## WORK INSTRUCTIONS
• a. Answer these from the W. P. Carey extract:
(i) By what percentage did adjusted FFO per share decline in the third quarter?
(ii) What share of the REIT's annual base rent did True Value contribute?
(iii) How much in real estate investments has W. P. Carey completed this year?
• b. Update the W. P. Carey extract by writing it out starting with "Meanwhile, the 10-year" and going on through "higher risk profiles.", with "10-year" changed to "30-year".
• c. Based on the W. P. Carey extract, say yes or no to each statement, quoting the words that decide it:
(i) True Value leased nine properties from the REIT.
(ii) The 10-year Treasury bond yield fell over the past month.
(iii) W. P. Carey's investment guidance for 2024 is $2 billion.

## EXTRACT TO READ
☆ ☆ ☆ ☆ ☆

Weighed down by the reset

W. P. Carey reported its third-quarter results last month, which declined due to the impact of property sales. The diversified REIT has sold or spun off its entire office property portfolio over the past year. On top of that, one of its top tenants exercised its option to repurchase the portfolio of self-storage properties it had been leasing from the REIT. As a result, W. P. Carey's adjusted funds from operation (FFO) per share declined by 10.6% in the third quarter.

The REIT also got some potentially bad news from a leading tenant last month. True Value filed for bankruptcy in October. The home improvement retailer leased nine properties from the REIT, contributing 1.4% of its annual base rent (its 15th largest tenant). True Value was current on its rent and had agreed to sell substantially all its business to Do It Best. However, the bankruptcy added some uncertainty about the future rental payments on these properties.

Meanwhile, the 10-year Treasury bond yield has risen from about 3.75% to nearly 4.4% over the past month. That made the lower-risk investment more attractive to income-seeking investors. As a result, many REIT share prices fell, which increased their dividend yields to compensate investors for their higher risk profiles.

Despite these near-term headwinds, W. P. Carey is optimistic about what's ahead in 2025 and beyond. It has been able to rebuild its portfolio slowly by acquiring new properties. For example, it has completed $971.4 million of real estate investments already this year. That has it on track to achieve its guidance of $1.25 billion to $1.5 billion of investments in 2024.

☆ ☆ ☆ ☆ ☆

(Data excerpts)
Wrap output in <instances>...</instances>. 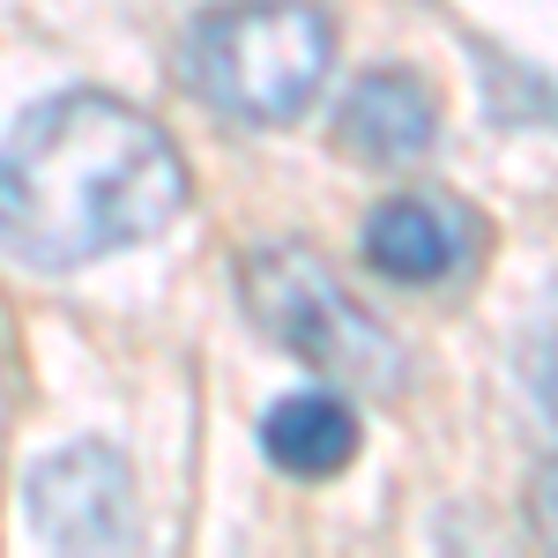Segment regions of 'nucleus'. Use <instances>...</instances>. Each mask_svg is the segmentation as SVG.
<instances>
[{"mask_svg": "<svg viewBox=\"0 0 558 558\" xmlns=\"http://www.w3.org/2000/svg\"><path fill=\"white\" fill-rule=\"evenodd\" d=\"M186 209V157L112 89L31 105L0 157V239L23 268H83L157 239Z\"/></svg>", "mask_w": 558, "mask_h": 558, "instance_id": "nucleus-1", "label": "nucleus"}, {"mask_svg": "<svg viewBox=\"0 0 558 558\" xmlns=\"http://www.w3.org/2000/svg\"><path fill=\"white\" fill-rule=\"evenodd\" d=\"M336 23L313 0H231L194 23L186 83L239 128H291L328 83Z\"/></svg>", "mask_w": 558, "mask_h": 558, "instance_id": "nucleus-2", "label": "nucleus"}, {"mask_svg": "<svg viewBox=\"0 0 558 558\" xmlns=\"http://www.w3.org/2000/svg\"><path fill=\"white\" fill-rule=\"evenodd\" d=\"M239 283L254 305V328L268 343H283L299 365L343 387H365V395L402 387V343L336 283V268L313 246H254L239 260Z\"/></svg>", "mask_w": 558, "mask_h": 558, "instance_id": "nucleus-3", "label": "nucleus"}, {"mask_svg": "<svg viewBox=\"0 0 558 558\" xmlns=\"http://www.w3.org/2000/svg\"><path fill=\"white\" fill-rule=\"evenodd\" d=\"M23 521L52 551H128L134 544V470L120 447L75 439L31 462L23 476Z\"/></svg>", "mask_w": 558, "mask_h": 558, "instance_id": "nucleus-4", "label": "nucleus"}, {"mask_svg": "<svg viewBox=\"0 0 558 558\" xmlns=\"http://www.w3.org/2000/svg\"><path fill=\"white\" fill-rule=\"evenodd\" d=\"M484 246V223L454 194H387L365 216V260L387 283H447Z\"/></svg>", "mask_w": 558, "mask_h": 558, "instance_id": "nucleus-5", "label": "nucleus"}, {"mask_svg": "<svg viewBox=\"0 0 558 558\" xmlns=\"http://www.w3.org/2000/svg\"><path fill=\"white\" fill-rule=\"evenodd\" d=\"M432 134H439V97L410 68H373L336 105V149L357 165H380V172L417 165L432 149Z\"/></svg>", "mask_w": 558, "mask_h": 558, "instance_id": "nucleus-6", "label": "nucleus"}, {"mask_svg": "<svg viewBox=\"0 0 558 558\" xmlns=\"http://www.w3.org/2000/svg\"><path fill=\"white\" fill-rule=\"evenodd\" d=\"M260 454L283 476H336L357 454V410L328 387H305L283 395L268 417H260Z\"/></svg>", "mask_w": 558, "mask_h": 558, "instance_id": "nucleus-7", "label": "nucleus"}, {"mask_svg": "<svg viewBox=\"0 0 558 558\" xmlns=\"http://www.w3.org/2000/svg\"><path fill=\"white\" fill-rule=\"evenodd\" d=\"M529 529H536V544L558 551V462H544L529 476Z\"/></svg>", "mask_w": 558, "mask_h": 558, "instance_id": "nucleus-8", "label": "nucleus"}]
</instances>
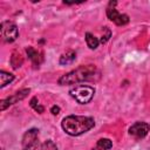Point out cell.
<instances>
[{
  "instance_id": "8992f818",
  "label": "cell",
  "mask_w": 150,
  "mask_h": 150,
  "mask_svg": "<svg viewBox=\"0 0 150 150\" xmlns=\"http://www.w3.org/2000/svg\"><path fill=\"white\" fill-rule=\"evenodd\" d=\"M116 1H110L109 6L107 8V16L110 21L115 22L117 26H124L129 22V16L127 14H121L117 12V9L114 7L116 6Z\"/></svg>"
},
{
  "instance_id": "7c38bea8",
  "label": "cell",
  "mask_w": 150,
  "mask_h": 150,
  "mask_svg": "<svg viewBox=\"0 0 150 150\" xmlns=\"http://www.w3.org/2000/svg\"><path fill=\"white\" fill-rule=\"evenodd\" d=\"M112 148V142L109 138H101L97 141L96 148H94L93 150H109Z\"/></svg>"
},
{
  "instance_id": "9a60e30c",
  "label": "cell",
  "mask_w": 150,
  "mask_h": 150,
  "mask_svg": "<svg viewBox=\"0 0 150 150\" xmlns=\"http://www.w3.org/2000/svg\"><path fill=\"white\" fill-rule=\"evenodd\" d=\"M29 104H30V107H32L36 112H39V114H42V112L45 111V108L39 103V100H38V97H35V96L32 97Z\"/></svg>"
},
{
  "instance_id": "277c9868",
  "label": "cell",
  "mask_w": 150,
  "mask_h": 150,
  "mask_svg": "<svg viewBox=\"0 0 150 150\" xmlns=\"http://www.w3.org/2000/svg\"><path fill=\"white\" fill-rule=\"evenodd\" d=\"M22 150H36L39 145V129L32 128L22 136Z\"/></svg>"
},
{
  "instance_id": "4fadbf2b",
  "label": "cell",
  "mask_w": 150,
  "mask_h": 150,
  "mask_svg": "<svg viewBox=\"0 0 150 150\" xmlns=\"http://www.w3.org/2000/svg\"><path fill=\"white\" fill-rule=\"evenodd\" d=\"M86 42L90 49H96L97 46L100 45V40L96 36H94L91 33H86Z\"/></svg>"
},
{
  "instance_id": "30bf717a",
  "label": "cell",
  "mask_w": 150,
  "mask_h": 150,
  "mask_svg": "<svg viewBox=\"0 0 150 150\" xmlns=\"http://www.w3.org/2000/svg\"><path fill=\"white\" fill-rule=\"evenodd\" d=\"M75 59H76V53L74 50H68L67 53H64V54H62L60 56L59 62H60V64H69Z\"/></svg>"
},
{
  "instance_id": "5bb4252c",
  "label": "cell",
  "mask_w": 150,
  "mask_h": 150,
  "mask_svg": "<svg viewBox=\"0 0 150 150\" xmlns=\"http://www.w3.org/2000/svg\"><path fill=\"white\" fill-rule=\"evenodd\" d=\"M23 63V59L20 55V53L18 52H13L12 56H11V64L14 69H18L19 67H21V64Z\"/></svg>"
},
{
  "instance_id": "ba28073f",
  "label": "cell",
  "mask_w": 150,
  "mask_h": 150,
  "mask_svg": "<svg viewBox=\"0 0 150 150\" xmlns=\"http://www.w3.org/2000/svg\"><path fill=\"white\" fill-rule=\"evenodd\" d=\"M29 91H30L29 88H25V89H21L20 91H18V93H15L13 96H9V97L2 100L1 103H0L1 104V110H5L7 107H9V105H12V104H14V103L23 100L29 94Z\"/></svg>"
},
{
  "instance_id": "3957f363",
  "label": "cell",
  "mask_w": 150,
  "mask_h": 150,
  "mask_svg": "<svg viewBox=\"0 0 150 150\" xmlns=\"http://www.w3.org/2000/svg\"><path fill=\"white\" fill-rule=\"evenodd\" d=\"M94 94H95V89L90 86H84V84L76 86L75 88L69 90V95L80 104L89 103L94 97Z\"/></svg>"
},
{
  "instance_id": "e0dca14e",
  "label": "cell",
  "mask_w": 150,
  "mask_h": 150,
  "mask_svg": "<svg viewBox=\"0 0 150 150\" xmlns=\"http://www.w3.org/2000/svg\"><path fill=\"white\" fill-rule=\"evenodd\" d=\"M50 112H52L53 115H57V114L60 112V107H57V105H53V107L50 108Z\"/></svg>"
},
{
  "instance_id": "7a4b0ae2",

☆ ☆ ☆ ☆ ☆

## SOLUTIONS IN ORDER
• a.
(i) 10.6%
(ii) 1.4%
(iii) $971.4 million

• b.
Meanwhile, the 30-year Treasury bond yield has risen from about 3.75% to nearly 4.4% over the past month. That made the lower-risk investment more attractive to income-seeking investors. As a result, many REIT share prices fell, which increased their dividend yields to compensate investors for their higher risk profiles.

• c.
(i) Yes: "The home improvement retailer leased nine properties from the REIT"
(ii) No: "has risen from about 3.75% to nearly 4.4% over the past month"
(iii) No: "its guidance of $1.25 billion to $1.5 billion of investments in 2024"